Product safety and liability

Safety and environmental

What are the most relevant automotive-related product compliance safety and environmental regulations, and how are they enforced? Are there specific rules for product recalls?

The UK regime for the type-approval of vehicles is set out in the UK Framework Regulation (Regulation (EU) 2018/858 of the European Parliament and of the Council of 30 May 2018 on the approval and market surveillance of motor vehicles and their trailers, and of systems, components and separate technical units intended for such vehicles, amending Regulations (EC) No. 715/2007 and (EC) No. 595/2009 and repealing Directive 2007/46/EC (Text with EEA relevance) ( and the Road Vehicles (Approval) Regulations 2020 (SI 2020/818).  

The UK Framework Regulation prescribes a series of technical standards (including requirements relating to vehicle emissions) for road vehicles and their component parts, systems and separate technical units intended for such vehicles, which must be met before type approval can be obtained. The UK type approval authority has powers to withdraw or suspend type approvals where vehicles are found not to conform to the approved type, or where the vehicle is found to present a serious risk to health, safety, the environment or other public interests. It can also refuse to recognise type approvals where it finds that a type-approval does not comply with the UK Framework Regulation.

Product recalls and other corrective actions are an important concern for the automotive industry in the UK. The competent authority, the DVSA, is an active regulator, and manufacturers carrying out corrective actions are often subject to ongoing reporting obligations. Recalls can be required under the General Product Safety Regulations 2005 (where the product is unsafe or dangerous) or under the UK Framework Regulation (where the recall is due to a non-conformity with the Regulation, including emissions requirements, or a serious risk to the health or safety of persons, the environment or to other aspects of the protection of public interests). The UK authorities have also published a Code of Practice on vehicle safety defects and recalls, and a manufacturer’s guide to recalls in the automotive sector, which (while not strictly mandatory) are generally regarded as authoritative. A separate Code of Practice, and a Guide, exist for recalls in the vehicle aftermarket.
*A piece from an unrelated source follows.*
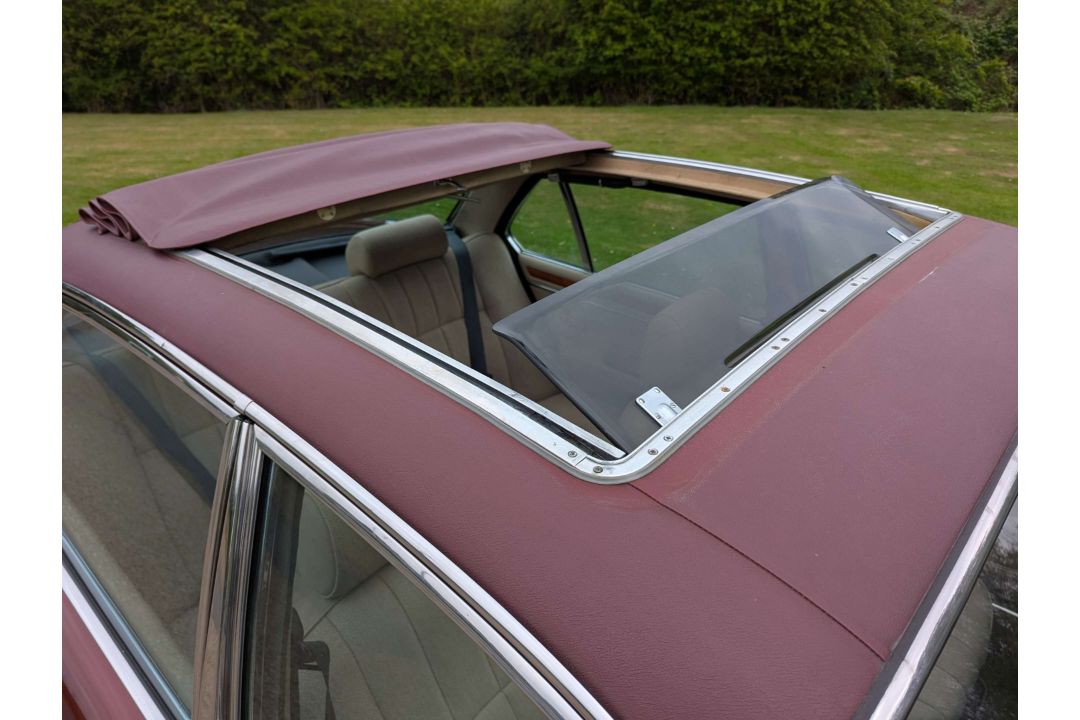 1986 JAGUAR XJ6 3.4 AUTO SERIES III - Image 19 of 30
Despite the UK’s withdrawal from the EU, UK authorities also continue to work closely with EU member state authorities in relation to type approvals and recalls. The UK Framework Regulation continues to require UK authorities to make notifications to other member states and to the Commission (all references to 'Member States' in the UK Framework Regulation are defined to include the UK). The scope of the UK’s continued cooperation with EU authorities on safety and standards is set out in the Annex on Motor Vehicles to the UK-EU TCA. 
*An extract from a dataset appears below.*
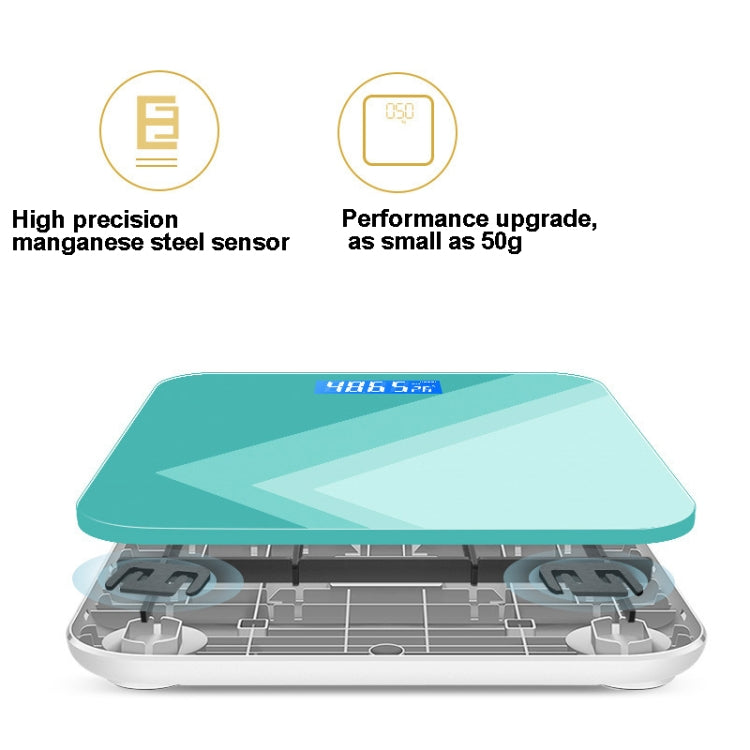 28cm Smart Electronic Scales Weight Scales Household Body Scales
Once a vehicle has been authorised for use on public roads in the UK, drivers must also comply with various vehicle safety provisions to ensure that the vehicle is operated in a manner that does not pose a danger to the general public (including the requirement for a driver to always be in a position to have full control of the vehicle, a full view of the road and traffic ahead, and a motor vehicle to be attended by a person who is licensed to drive it unless the engine is switched off and the parking brake is applied). Most vehicles are required to pass a Ministry of Transport test of vehicle safety, roadworthiness and emissions on a regular basis.

Product liability and recall

Describe the significance of product liability law, and any key issues specifically relevant to the automotive industry. How relevant are class actions or other consumer litigation in product liability, product recall cases, or other contexts relating to the automotive industry?
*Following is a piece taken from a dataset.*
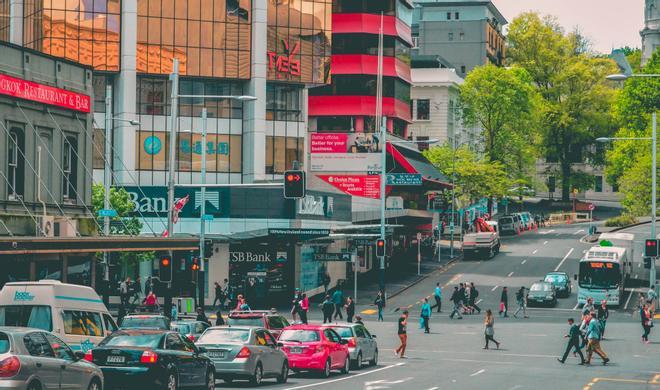 Auckland, Nueva Zelanda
Product liability cases in the UK automotive industry are generally brought by consumers under the Consumer Protection Act 1987, which implemented the EU Product Liability Directive 85/374/EEC.

Group litigation is also highly relevant and topical for the automotive industry, particularly in the context of consumer claims in respect of diesel vehicles that are alleged to have 'defeat devices'. Claims have been brought and are ongoing against a number of manufacturers, dealers and automotive finance companies.  

The UK has an ‘opt-in’ collective action system for product litigation (rather than a US-style opt-out 'class action') and punitive damages are not available. However, group actions are still a considerable threat (and claimant firms are very active in the automotive sector, particularly around diesel claims and other product claims), so companies operating in the sector should be aware of this risk.

Developments in the automotive industry, such as the increasing prominence of hybrid vehicles, electric vehicles and connected vehicles, and the emergence of autonomous driving systems, will also impact the liability landscape in the UK.